### Directions:
Transcribe all the records exactly and omit any images they hold.

### Data for processing:
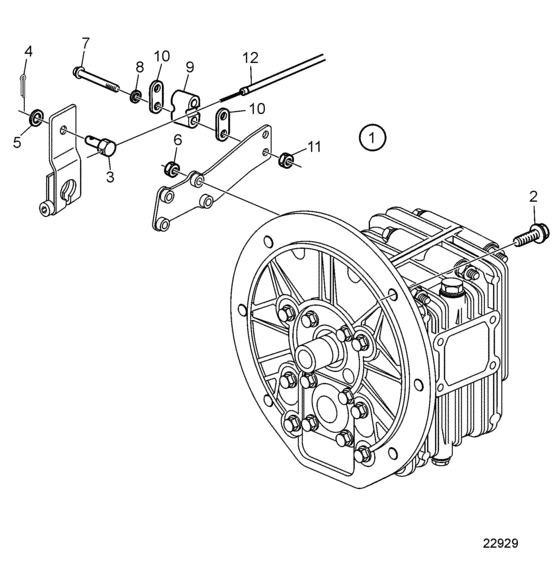 4
7
8
10
9
12
10
5
3
6
11
1
2
22929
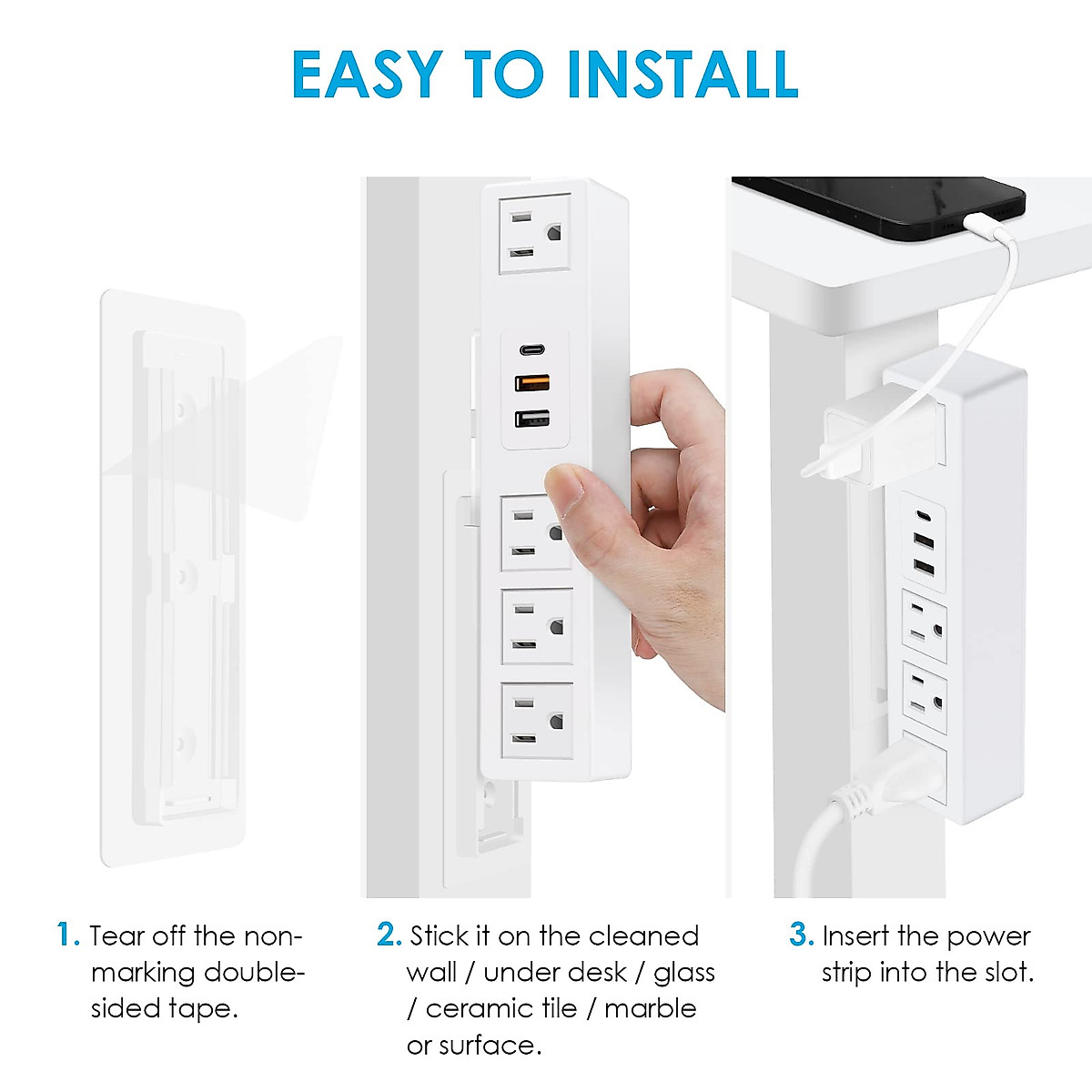 EASY TO INSTALL

1. Tear off the non-marking double-sided tape.

2. Stick it on the cleaned wall / under desk / glass / ceramic tile / marble or surface.

3. Insert the power strip into the slot.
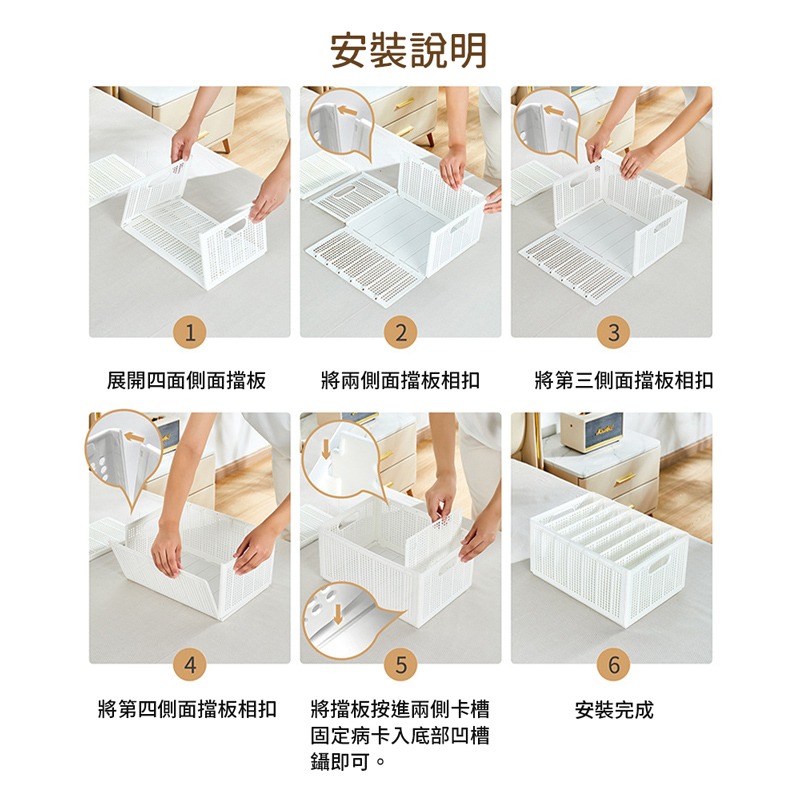 安裝說明

1

展開四面側面擋板

2

將兩側面擋板相扣

3

將第三側面擋板相扣

4

將第四側面擋板相扣

5

將擋板按進兩側卡槽固定病卡入底部凹槽鑷即可。

6

安裝完成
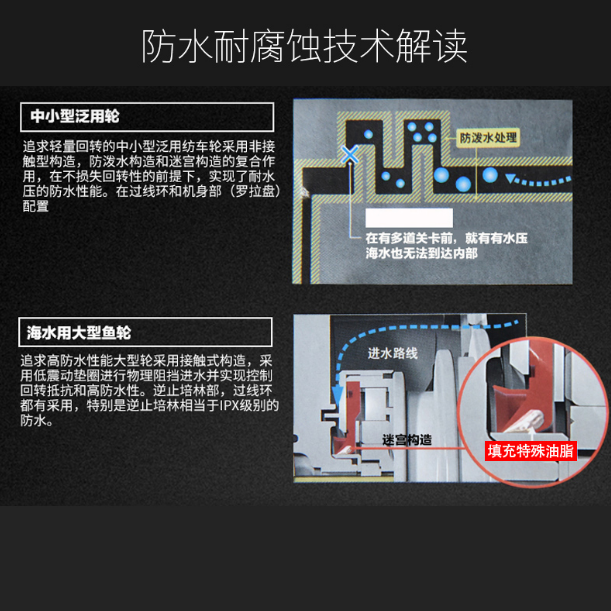 防水耐腐蚀技术解读

中小型泛用轮

追求轻量回转的中小型泛用纺车轮采用非接触型构造，防泼水构造和迷宫构造的复合作用，在不损失回转性的前提下，实现了耐水压的防水性能。在过线环和机身部（罗拉盘）配置

防泼水处理

在有多道关卡前，就有有水压海水也无法到达内部

海水用大型鱼轮

追求高防水性能大型轮采用接触式构造，采用低震动垫圈进行物理阻挡进水并实现控制回转抵抗和高防水性。逆止培林部，过线环都有采用，特别是逆止培林相当于IPX级别的防水。

进水路线

迷宫构造

填充特殊油脂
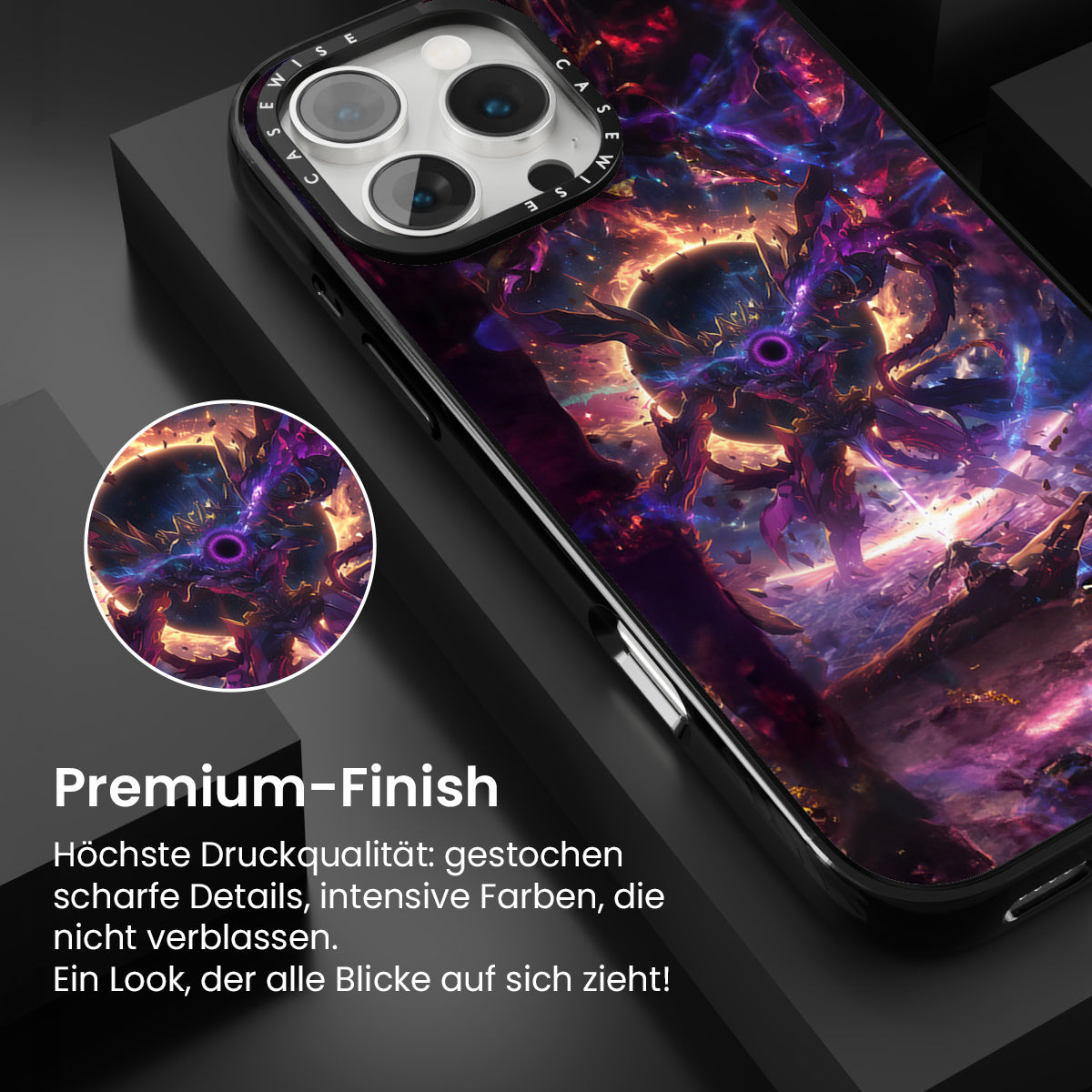 CASEWISE CASEWISE

Premium-Finish

Höchste Druckqualität: gestochen scharfe Details, intensive Farben, die nicht verblassen.
Ein Look, der alle Blicke auf sich zieht!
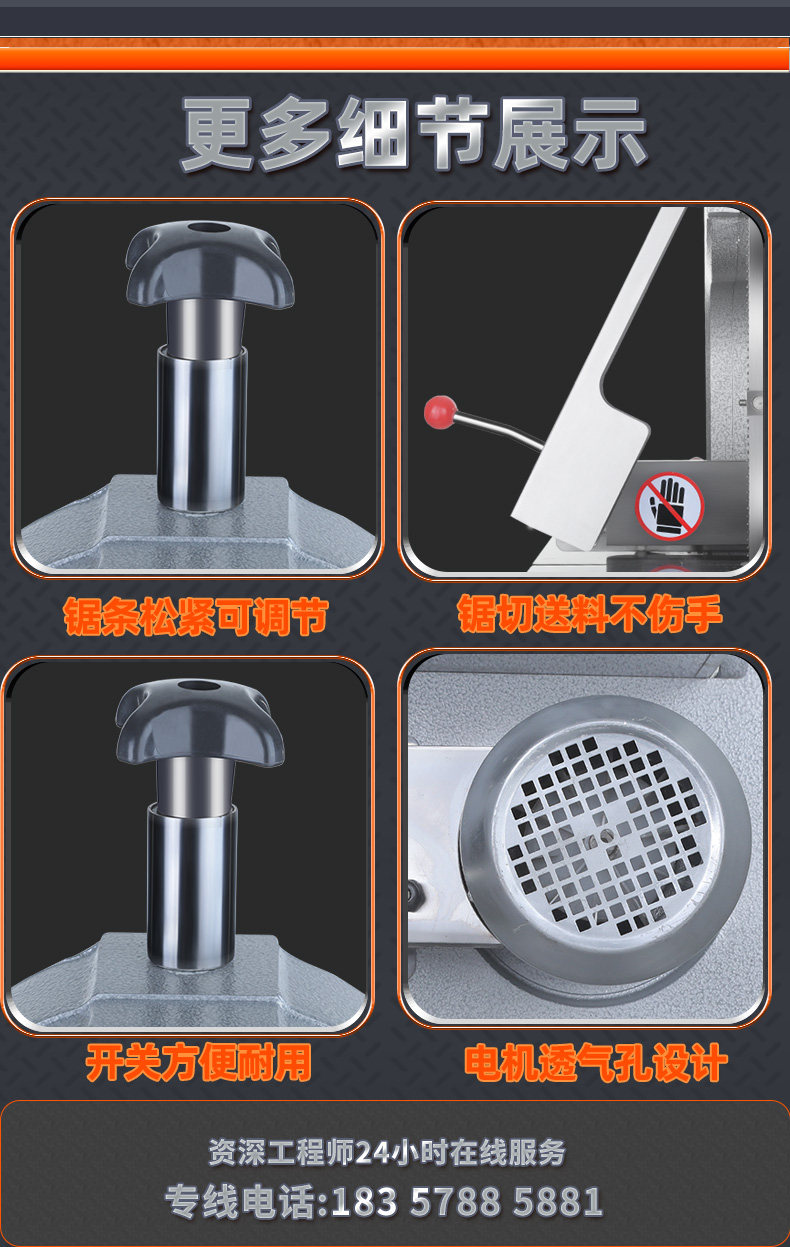 更多细节展示

锯条松紧可调节

锯切送料不伤手

开关方便耐用

电机透气孔设计

资深工程师24小时在线服务

专线电话:183 5788 5881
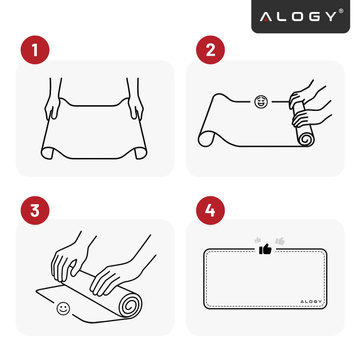 ALOGY®

1

2

3

4

ALOGY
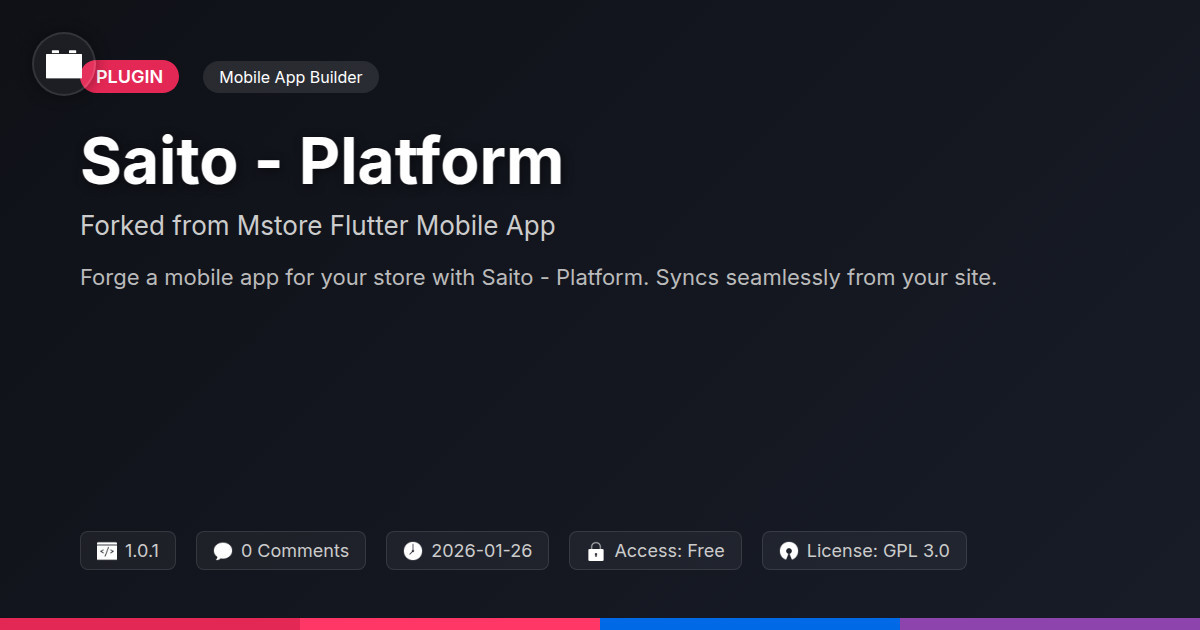 PLUGIN

Mobile App Builder

Saito - Platform

Forked from Mstore Flutter Mobile App

Forge a mobile app for your store with Saito - Platform. Syncs seamlessly from your site.

1.0.1

0 Comments

2026-01-26

Access: Free

License: GPL 3.0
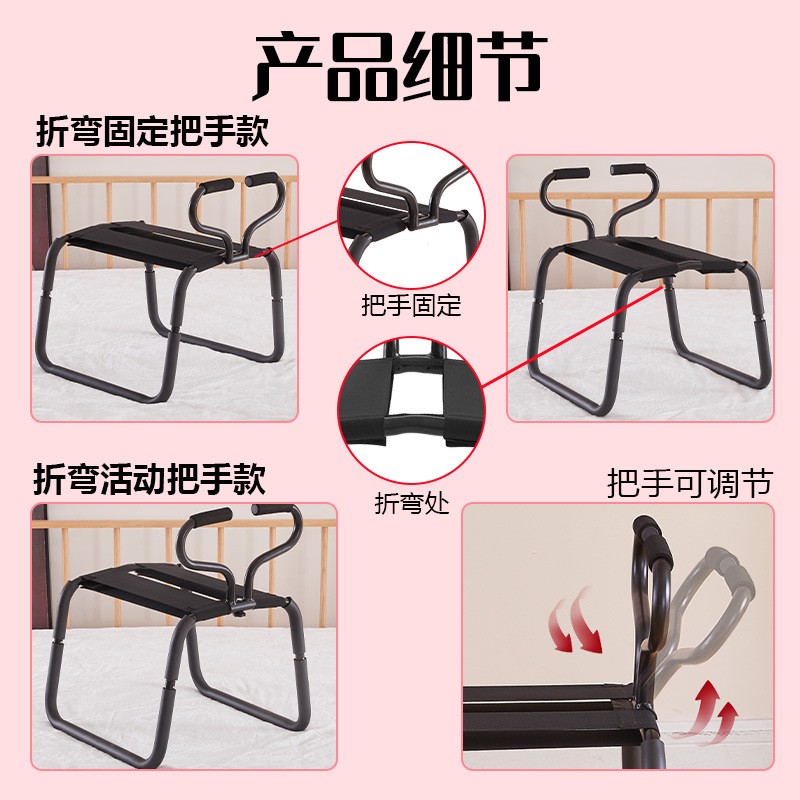 产品细节

折弯固定把手款

把手固定

折弯处

折弯活动把手款

把手可调节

### Task answer:
 4
7
8
10
9
12
10
5
3
6
11
1
2
22929
 EASY TO INSTALL

1. Tear off the non-marking double-sided tape.

2. Stick it on the cleaned wall / under desk / glass / ceramic tile / marble or surface.

3. Insert the power strip into the slot.
 安裝說明

1

展開四面側面擋板

2

將兩側面擋板相扣

3

將第三側面擋板相扣

4

將第四側面擋板相扣

5

將擋板按進兩側卡槽固定病卡入底部凹槽鑷即可。

6

安裝完成
 防水耐腐蚀技术解读

中小型泛用轮

追求轻量回转的中小型泛用纺车轮采用非接触型构造，防泼水构造和迷宫构造的复合作用，在不损失回转性的前提下，实现了耐水压的防水性能。在过线环和机身部（罗拉盘）配置

防泼水处理

在有多道关卡前，就有有水压海水也无法到达内部

海水用大型鱼轮

追求高防水性能大型轮采用接触式构造，采用低震动垫圈进行物理阻挡进水并实现控制回转抵抗和高防水性。逆止培林部，过线环都有采用，特别是逆止培林相当于IPX级别的防水。

进水路线

迷宫构造

填充特殊油脂
 CASEWISE CASEWISE

Premium-Finish

Höchste Druckqualität: gestochen scharfe Details, intensive Farben, die nicht verblassen.
Ein Look, der alle Blicke auf sich zieht!
 更多细节展示

锯条松紧可调节

锯切送料不伤手

开关方便耐用

电机透气孔设计

资深工程师24小时在线服务

专线电话:183 5788 5881
 ALOGY®

1

2

3

4

ALOGY
 PLUGIN

Mobile App Builder

Saito - Platform

Forked from Mstore Flutter Mobile App

Forge a mobile app for your store with Saito - Platform. Syncs seamlessly from your site.

1.0.1

0 Comments

2026-01-26

Access: Free

License: GPL 3.0
 产品细节

折弯固定把手款

把手固定

折弯处

折弯活动把手款

把手可调节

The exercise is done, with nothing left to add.